È chiaro, tanti di noi – e, anche io, lo ammetto – hanno  avuto un moto di gioia quando l’arbitro ha tirato fuori il cartellino rosso. Però, almeno un po’, ce ne siamo pentiti. Sappiamo tutti che sarebbe stato più bello, più pieno, vincere regolarmente contro Zidane. Ma non è che abbiamo fatto nulla di irregolare. Noi. D’altronde, l’arbitro mica ha espulso tutta la squadra avversaria, soltanto un giocatore che aveva tirato una testata.
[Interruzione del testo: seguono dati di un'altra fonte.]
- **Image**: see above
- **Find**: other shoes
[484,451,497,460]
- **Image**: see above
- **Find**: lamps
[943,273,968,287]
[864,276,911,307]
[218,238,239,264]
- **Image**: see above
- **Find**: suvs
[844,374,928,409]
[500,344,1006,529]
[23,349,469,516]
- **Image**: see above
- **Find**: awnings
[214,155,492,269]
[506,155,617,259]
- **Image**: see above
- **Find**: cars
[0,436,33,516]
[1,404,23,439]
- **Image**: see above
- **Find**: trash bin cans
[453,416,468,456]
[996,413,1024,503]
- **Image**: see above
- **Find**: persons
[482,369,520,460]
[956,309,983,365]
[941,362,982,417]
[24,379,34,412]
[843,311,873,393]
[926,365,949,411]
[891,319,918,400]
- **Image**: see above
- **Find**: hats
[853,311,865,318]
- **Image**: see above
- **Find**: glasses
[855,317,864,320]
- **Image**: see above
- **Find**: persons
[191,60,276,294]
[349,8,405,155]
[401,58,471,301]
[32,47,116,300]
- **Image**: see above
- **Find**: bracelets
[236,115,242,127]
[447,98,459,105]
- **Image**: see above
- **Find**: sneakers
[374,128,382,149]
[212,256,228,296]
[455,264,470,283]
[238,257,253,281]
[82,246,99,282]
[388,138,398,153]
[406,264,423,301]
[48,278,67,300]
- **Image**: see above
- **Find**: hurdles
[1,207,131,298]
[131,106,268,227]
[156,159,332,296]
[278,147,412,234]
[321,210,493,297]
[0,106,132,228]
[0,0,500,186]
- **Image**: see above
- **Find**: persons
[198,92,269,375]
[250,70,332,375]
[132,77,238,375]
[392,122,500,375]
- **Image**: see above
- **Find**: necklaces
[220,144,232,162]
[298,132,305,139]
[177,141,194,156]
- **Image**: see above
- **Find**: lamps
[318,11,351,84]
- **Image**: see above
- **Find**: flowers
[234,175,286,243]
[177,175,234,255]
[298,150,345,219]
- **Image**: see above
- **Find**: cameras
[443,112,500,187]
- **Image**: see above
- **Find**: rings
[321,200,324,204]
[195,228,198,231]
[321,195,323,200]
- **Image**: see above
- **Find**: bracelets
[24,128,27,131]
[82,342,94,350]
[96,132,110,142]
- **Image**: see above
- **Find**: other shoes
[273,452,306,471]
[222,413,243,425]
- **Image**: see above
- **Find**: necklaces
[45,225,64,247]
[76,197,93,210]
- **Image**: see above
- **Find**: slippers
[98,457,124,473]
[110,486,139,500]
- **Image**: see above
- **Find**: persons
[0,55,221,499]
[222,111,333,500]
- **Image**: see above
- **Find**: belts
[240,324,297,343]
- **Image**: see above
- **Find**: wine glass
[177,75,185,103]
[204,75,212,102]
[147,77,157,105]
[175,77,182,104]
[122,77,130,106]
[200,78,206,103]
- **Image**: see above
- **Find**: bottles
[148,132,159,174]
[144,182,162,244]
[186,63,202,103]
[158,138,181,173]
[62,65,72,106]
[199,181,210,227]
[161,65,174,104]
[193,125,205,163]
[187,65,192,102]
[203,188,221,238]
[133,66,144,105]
Mica è colpa nostra: lo sai come funziona questo gioco, se decidi di giocare. E una testata a Materazzi – che, te lo dico, non è che stesse così simpatico a tutti – non la puoi dare. Ci sono delle regole, e vanno rispettate. Puoi essere il miglior giocatore del mondo, anche Maradona quando diede una pedata ai mondiali dell’82 fu espulso (e, comunque, Zinedine: checché tu ne dica, non sei mai stato Maradona). Niente di più: sono le regole del gioco.

Perciò sì: il 6 aprile c’è la prova TV, per appurare se la testata l’hai data. Vai, e fatti processare.